▸ How to complete this task
Exactly as they stand, the data below are to be printed again.

Source texts of formatted documents
↓

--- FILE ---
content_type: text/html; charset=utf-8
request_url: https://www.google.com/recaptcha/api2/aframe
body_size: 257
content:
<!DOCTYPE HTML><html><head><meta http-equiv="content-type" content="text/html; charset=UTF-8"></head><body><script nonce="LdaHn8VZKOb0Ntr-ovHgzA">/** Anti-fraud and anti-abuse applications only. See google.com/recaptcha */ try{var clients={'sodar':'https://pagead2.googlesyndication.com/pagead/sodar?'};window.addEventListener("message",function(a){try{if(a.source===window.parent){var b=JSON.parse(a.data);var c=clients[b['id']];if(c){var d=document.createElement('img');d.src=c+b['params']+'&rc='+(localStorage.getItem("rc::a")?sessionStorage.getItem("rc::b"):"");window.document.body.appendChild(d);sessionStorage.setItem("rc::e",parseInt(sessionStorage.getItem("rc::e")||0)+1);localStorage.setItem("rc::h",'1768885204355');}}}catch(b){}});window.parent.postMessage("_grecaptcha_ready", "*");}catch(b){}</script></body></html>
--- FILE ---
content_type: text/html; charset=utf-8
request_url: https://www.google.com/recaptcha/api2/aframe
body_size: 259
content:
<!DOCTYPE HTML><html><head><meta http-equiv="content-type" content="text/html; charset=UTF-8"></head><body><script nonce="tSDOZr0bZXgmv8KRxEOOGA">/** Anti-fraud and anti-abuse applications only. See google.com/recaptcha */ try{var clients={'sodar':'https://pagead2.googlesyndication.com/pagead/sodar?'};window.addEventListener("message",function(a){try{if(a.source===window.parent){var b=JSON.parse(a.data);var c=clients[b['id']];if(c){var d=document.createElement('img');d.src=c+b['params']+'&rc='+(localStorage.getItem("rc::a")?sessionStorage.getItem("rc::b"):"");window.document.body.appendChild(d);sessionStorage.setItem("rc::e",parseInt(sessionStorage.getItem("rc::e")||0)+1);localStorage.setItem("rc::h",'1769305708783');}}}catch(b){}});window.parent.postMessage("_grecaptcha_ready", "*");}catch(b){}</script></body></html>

↑

▸ Exercise solution
--- FILE ---
content_type: text/html; charset=utf-8
request_url: https://www.google.com/recaptcha/api2/aframe
body_size: 257
content:
<!DOCTYPE HTML><html><head><meta http-equiv="content-type" content="text/html; charset=UTF-8"></head><body><script nonce="LdaHn8VZKOb0Ntr-ovHgzA">/** Anti-fraud and anti-abuse applications only. See google.com/recaptcha */ try{var clients={'sodar':'https://pagead2.googlesyndication.com/pagead/sodar?'};window.addEventListener("message",function(a){try{if(a.source===window.parent){var b=JSON.parse(a.data);var c=clients[b['id']];if(c){var d=document.createElement('img');d.src=c+b['params']+'&rc='+(localStorage.getItem("rc::a")?sessionStorage.getItem("rc::b"):"");window.document.body.appendChild(d);sessionStorage.setItem("rc::e",parseInt(sessionStorage.getItem("rc::e")||0)+1);localStorage.setItem("rc::h",'1768885204355');}}}catch(b){}});window.parent.postMessage("_grecaptcha_ready", "*");}catch(b){}</script></body></html>
--- FILE ---
content_type: text/html; charset=utf-8
request_url: https://www.google.com/recaptcha/api2/aframe
body_size: 259
content:
<!DOCTYPE HTML><html><head><meta http-equiv="content-type" content="text/html; charset=UTF-8"></head><body><script nonce="tSDOZr0bZXgmv8KRxEOOGA">/** Anti-fraud and anti-abuse applications only. See google.com/recaptcha */ try{var clients={'sodar':'https://pagead2.googlesyndication.com/pagead/sodar?'};window.addEventListener("message",function(a){try{if(a.source===window.parent){var b=JSON.parse(a.data);var c=clients[b['id']];if(c){var d=document.createElement('img');d.src=c+b['params']+'&rc='+(localStorage.getItem("rc::a")?sessionStorage.getItem("rc::b"):"");window.document.body.appendChild(d);sessionStorage.setItem("rc::e",parseInt(sessionStorage.getItem("rc::e")||0)+1);localStorage.setItem("rc::h",'1769305708783');}}}catch(b){}});window.parent.postMessage("_grecaptcha_ready", "*");}catch(b){}</script></body></html>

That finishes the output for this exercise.